If the crawler hadn’t sliced her to ribbons first.

And then she found it. It looked familiar, measurements from pressure gauges set at regular intervals around the sealing tube. She found the alarm button at the bottom, the part of the screen she and the ring techs were never supposed to touch, and she pressed it as hard as she could with her thumb.

The screech of the alarm in the lock drowned out the approach of the crawler, but she knew it was coming. Her nerves burned with anticipation of its sharp metal blades cutting into her. She forced herself to focus on finding the crawler’s command screen. She ran her hands desperately across the panel to keep the screens awake, to keep the blue glow alive so she could—

There it was. Upper right corner, with a convenient little graphic that looked exactly like the grasshopper that had first come to her mind when she saw it. Finally, a design that made sense! She stabbed at it with her finger, and it lit up, showing her the buttons. With a gasp, she turned off the crawler. The sudden cessation of its movement, the end of the threat, left her weak and trembling.

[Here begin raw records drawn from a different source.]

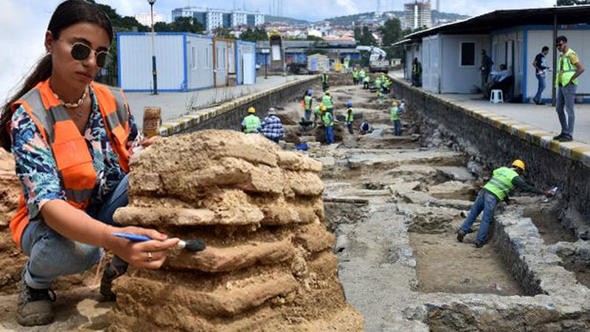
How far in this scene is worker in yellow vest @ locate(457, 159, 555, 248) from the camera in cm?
1008

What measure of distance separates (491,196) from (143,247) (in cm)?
832

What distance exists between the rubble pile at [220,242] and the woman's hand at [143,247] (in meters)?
0.16

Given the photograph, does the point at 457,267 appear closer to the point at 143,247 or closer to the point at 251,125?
the point at 143,247

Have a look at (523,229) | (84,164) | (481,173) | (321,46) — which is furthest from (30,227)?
(321,46)

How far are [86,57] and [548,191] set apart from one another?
8.88 meters

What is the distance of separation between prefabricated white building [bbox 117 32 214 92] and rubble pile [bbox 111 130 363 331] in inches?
1080

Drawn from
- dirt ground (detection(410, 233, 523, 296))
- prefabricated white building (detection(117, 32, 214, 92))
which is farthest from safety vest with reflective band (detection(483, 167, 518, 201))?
prefabricated white building (detection(117, 32, 214, 92))

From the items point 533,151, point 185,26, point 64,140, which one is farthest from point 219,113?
point 185,26

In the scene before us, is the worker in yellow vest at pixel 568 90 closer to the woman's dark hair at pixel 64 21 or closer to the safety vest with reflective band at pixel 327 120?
the woman's dark hair at pixel 64 21

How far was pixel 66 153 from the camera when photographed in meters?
3.34

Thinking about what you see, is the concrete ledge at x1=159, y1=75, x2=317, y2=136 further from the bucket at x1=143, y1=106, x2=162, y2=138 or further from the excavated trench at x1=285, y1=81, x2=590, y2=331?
the bucket at x1=143, y1=106, x2=162, y2=138

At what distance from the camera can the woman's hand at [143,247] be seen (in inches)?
107

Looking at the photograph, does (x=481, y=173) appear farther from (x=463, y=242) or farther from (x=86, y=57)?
(x=86, y=57)

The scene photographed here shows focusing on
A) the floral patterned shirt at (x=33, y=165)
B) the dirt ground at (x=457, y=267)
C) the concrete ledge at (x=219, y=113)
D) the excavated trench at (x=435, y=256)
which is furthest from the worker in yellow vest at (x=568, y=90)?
the floral patterned shirt at (x=33, y=165)
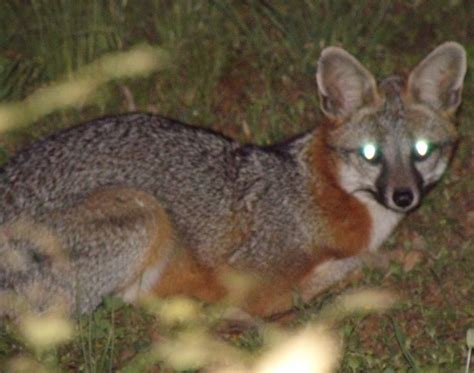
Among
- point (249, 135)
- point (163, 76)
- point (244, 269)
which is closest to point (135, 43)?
point (163, 76)

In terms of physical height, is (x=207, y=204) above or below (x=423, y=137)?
below

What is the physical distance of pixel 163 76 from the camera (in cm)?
898

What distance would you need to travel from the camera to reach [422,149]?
6.57 meters

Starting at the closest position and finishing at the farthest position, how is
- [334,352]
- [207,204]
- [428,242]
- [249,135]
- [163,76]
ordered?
[334,352]
[207,204]
[428,242]
[249,135]
[163,76]

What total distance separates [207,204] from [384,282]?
124 cm

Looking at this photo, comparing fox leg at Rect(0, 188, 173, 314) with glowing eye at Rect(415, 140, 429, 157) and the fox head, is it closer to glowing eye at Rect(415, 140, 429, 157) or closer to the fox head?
the fox head

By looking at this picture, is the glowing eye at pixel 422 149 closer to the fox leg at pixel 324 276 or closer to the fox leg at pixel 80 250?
the fox leg at pixel 324 276

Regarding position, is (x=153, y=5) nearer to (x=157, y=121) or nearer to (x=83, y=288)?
(x=157, y=121)

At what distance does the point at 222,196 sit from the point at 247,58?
2.54 m

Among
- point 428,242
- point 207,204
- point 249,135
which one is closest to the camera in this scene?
point 207,204

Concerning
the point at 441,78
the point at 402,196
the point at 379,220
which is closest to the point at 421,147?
the point at 402,196

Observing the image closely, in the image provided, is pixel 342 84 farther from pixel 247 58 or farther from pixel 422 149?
pixel 247 58

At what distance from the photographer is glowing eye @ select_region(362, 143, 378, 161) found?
21.5ft

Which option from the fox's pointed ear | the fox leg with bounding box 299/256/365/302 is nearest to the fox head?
the fox's pointed ear
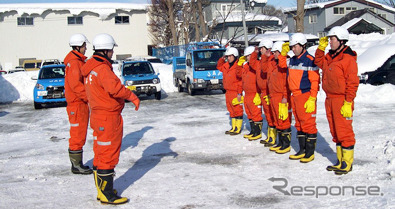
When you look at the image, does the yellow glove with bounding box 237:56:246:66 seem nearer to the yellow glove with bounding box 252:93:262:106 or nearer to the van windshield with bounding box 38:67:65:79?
the yellow glove with bounding box 252:93:262:106

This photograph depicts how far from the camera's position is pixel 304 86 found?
7.47 m

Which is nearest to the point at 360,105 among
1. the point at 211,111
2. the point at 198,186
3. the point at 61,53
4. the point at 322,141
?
the point at 211,111

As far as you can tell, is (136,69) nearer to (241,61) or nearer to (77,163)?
(241,61)

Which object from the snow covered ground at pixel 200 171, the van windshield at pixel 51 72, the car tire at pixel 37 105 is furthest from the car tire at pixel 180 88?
the snow covered ground at pixel 200 171

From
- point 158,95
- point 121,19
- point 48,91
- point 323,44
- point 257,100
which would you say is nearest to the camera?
point 323,44

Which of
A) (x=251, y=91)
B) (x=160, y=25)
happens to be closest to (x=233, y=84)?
(x=251, y=91)

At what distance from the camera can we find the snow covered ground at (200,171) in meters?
5.80

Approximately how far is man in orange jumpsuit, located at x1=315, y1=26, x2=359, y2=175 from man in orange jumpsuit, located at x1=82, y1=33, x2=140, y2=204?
303 cm

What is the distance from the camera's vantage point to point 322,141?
30.2 feet

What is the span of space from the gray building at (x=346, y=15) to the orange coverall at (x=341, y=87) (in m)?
48.8

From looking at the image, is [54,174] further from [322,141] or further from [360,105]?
[360,105]

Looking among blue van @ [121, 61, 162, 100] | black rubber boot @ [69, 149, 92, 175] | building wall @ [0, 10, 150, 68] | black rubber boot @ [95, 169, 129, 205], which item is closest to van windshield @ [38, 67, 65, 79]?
blue van @ [121, 61, 162, 100]

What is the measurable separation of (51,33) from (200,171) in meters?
40.2

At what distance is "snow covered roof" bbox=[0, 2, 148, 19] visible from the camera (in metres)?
42.4
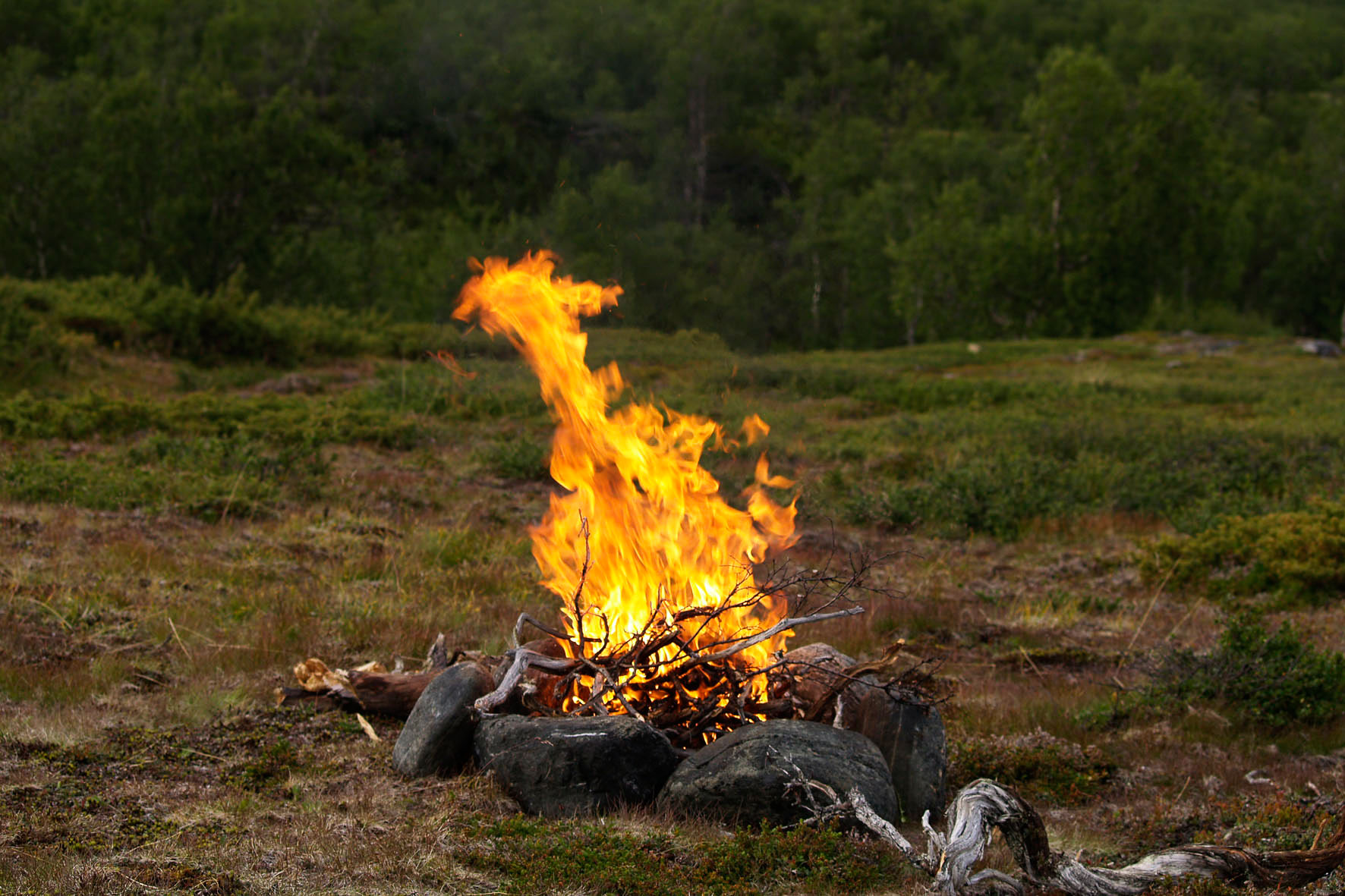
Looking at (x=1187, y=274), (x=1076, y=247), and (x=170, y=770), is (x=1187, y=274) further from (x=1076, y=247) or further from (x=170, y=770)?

She lay still in the tube for another half-minute, waiting for the pounding of her heart to slow. The glow of the screens on the instrument panel faded, one by one, until she was in complete darkness again. She listened to the alarm shrilling outside, imagining the running feet, the terror that alarm must strike into every heart aboard
Starhold
and the
North America
.

When the panel burst open, she found herself staring straight into Link’s eyes. His pupils swelled with shock at the sight of her. She said swiftly, “I know this is weird. I’ll explain everything in a minute, but first, there’s a leak in the sealing tube—not fatal now, but it’s going to get worse.
Starhold
needs to separate from
North America
, and right away.”

She was still in Link’s arms, her toes not yet on the floor, when Tie Dye came charging back into the lock, three other engineers hard on his heels. His face flamed at the sight of Isabet being extracted from the sealing tube. He shouted, “What were you doing in there? You’re going on report!”

Link, as if Tie Dye hadn’t said a word, set Isabet firmly on her feet, then turned her away from the crowd of engineers and technicians converging on the lock to begin the emergency disengage process. Tie Dye, nearly choking with fury, had an emergency protocol he had to follow. He was getting orders, and he was too busy obeying them to come after Isabet.